ASSIGNED TASK
For each line below that holds "Stable", return the line as it stands.

(Saved entries)
================================

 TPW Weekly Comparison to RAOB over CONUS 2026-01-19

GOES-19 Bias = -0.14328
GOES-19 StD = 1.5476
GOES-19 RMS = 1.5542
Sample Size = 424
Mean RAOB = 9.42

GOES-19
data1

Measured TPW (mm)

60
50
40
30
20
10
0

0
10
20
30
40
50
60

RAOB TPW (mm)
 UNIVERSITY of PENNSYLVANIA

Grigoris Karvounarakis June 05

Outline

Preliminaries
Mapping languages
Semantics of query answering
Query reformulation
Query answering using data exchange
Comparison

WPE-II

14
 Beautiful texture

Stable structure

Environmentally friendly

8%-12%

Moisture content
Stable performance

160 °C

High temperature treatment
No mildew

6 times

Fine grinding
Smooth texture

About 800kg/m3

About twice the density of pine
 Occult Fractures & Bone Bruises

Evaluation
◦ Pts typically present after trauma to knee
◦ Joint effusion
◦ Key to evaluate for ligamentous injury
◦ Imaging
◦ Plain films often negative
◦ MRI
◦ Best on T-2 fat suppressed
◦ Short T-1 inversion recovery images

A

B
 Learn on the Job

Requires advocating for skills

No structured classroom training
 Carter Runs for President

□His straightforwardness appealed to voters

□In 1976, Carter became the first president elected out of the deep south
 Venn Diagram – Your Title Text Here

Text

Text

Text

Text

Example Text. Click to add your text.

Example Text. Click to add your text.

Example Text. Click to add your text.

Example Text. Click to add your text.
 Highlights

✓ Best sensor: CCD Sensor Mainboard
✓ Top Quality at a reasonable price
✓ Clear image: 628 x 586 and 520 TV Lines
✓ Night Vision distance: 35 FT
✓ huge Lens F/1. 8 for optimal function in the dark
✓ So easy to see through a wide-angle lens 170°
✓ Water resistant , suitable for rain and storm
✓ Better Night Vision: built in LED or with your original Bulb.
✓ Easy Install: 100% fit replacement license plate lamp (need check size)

================================

SOLUTION FOR THIS PROBLEM
Stable structure
Stable performance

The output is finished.